Trump, Tillerson speak in different voices on North Korea row
Trump had warned North Korea to “not make any more threats to the United States”, adding, “They will be met with the fire and the fury like the world has never seen”.world Updated: Aug 09, 2017 20:43 IST
US secretary of state Rex Tillerson has sought to reassure Americans that a war was not imminent despite the escalating exchange of words with North Korea, which President Donald Trump ratcheted up significantly with his “fire and fury” remarks, called “bombastic” and ill-advised by critics.
“I think what the president was doing was sending a strong message to North Korea in language that Kim Jung Un would understand because he doesn’t seem to understand diplomatic language,” Tillerson told reporters, defending Trump’s remarks.
But he sought to play it down considerably, essaying a role he has tried before multiple times before — to either explain Trump or dial his rhetoric down.
Tillerson added, “I think Americans should sleep well at night … I have no concerns about this particular rhetoric over the last few days.”
Trump, however, kept up the tough talk on Wednesday. He retweeted a video of his “fire and fury” remarks and followed it up with posts about America’s nuclear arsenal, which he said was now “far stronger and more powerful than ever before”.
In remarks from his golf club in New Jersey, where he is on a long “working vacation”, Trump had warned North Korea to “not make any more threats to the United States”, adding, “They will be met with the fire and the fury like the world has never seen”.
He targeted Kim without naming him, saying “He has been very threatening beyond a normal state.”
Shortly after, North Korea shot back, saying it was reviewing plans to carry out missile attacks on Guam, a US territory in the Pacific Ocean. “The KPA (Korean People’s Army) Strategic Force is now carefully examining the operational plan for making an enveloping fire at the areas around Guam with medium-to-long-range strategic ballistic rocket Hwasong-12 in order to contain the US major military bases on Guam including the Anderson Air Force Base,” a spokesman for the North Korean army said in a statement, carried by the country’s state news agency.
The spokesman added the plan will be put into effect when Kim decided.
There was no mention in the statement to Trump’s threat earlier in the day, which some critics said was too sharp and that he had gone too far too soon. Republican senator John McCain, who heads the Senate armed services committee, told a TV station, he takes exception to Trump’s comments “because you got to be sure you can do what you say you’re going to do”.
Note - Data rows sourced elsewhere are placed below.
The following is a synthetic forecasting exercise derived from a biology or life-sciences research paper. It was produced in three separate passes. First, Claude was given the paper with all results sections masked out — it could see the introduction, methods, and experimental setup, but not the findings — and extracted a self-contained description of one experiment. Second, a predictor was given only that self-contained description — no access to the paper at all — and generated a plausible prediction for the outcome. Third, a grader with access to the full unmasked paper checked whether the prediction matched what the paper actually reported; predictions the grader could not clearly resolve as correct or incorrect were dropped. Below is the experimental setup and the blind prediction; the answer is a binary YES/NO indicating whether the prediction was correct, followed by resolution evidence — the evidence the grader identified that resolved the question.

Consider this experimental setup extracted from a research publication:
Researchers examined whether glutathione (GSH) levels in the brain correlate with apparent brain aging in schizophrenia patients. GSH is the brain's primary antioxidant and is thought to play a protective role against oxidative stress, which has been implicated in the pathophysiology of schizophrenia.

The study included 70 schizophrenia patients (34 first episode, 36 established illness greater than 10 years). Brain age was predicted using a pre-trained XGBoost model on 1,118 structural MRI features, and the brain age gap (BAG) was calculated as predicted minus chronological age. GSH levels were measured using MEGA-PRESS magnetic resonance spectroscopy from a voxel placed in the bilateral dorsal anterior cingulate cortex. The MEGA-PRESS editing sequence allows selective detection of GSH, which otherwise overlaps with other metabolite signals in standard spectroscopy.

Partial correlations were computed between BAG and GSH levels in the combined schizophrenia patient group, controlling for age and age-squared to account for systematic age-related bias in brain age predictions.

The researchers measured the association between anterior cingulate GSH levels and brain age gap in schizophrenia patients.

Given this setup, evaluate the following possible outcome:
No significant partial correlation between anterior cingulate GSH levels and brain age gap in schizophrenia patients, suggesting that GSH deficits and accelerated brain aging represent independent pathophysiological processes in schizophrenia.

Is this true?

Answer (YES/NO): NO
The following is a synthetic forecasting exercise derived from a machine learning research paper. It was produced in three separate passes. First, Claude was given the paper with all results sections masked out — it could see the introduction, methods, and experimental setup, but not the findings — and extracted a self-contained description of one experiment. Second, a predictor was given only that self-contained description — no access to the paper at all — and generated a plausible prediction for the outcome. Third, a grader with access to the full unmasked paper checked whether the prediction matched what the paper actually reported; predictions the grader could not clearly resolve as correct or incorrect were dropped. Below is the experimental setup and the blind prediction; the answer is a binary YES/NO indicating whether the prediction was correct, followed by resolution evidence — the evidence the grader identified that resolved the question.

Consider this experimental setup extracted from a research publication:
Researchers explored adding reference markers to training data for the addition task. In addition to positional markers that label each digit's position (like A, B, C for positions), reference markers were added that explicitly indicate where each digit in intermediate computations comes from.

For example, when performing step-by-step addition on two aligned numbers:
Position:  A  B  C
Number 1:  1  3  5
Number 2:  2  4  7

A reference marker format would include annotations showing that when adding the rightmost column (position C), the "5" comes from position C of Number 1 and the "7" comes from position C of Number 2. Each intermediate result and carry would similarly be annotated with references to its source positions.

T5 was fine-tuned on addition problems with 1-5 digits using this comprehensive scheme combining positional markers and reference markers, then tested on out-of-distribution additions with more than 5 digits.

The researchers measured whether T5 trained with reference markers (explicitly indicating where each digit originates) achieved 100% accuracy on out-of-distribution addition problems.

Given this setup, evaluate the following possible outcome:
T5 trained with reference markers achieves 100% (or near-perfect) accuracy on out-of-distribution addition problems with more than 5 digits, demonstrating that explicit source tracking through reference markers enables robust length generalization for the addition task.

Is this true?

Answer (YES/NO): NO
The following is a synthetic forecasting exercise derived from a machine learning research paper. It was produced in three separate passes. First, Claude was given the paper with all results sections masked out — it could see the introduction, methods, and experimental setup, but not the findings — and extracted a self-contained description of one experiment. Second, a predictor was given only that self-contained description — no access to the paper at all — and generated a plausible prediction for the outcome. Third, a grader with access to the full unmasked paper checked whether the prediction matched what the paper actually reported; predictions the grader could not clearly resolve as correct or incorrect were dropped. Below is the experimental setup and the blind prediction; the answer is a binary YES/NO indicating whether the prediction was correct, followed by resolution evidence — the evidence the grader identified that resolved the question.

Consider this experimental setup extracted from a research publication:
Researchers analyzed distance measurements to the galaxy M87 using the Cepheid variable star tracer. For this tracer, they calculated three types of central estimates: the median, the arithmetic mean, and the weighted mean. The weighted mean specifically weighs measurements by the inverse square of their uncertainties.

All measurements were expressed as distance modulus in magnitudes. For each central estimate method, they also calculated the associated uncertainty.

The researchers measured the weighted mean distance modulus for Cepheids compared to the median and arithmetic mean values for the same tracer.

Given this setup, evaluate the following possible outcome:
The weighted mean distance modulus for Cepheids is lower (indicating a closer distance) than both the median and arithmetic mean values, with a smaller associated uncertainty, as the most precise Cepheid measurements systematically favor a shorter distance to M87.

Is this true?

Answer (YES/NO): YES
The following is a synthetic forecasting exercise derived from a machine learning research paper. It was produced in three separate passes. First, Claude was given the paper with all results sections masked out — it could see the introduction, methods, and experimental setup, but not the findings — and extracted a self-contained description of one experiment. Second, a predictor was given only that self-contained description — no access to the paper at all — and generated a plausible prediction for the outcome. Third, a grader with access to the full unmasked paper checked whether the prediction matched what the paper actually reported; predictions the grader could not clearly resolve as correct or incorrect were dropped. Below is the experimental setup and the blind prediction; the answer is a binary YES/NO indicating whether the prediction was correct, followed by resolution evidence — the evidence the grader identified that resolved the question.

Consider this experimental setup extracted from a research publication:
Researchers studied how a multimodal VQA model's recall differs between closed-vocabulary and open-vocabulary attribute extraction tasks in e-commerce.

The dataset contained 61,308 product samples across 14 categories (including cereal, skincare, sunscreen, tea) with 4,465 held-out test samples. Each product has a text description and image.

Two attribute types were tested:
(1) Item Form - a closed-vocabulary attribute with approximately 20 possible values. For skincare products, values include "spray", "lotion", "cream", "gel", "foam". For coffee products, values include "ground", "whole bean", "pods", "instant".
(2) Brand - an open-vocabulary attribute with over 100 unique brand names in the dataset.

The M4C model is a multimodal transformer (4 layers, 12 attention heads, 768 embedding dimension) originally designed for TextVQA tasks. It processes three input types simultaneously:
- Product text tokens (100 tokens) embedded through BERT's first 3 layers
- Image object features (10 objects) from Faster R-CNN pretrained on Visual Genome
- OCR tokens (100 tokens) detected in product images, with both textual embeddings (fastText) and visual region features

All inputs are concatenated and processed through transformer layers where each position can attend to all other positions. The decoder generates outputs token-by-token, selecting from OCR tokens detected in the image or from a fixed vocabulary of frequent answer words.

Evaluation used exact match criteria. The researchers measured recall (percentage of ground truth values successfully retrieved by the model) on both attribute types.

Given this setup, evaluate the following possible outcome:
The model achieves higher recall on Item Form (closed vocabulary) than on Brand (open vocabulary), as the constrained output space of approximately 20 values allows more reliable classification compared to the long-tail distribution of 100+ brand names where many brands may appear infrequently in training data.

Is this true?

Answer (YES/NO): NO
Senior Democratic senator Dianne Feinstein said the situation on the Korean peninsula was already volatile and Trump was not helping with “his bombastic comments”.
Shortly after the president’s remark US military announced two B-1 bombers flew from Guam over the Korean Peninsula as a part of “continuous bomber presence”, a US official said, in a sign of the strategic importance of the island.
Trump’s remarks followed news reports North Korean may have developed miniaturized nuclear warhead that could be carried inside missiles, and Pyongyang’s threat to teach the US “a severe lesson with its strategic nuclear force”.
And that was in response, in a back-and-forth on for weeks now, to the UN security council slapping new sanctions on North Korea based on a US-led resolution — after two ICBM tests carried out by Pyongyang in one month.
North Korea said it was ready to use nuclear weapon against the US if it was attacked. “Should the US pounce upon the DPRK with military force at last, the DPRK is ready to teach the US a severe lesson with its strategic nuclear force,” it said in a statement on Monday.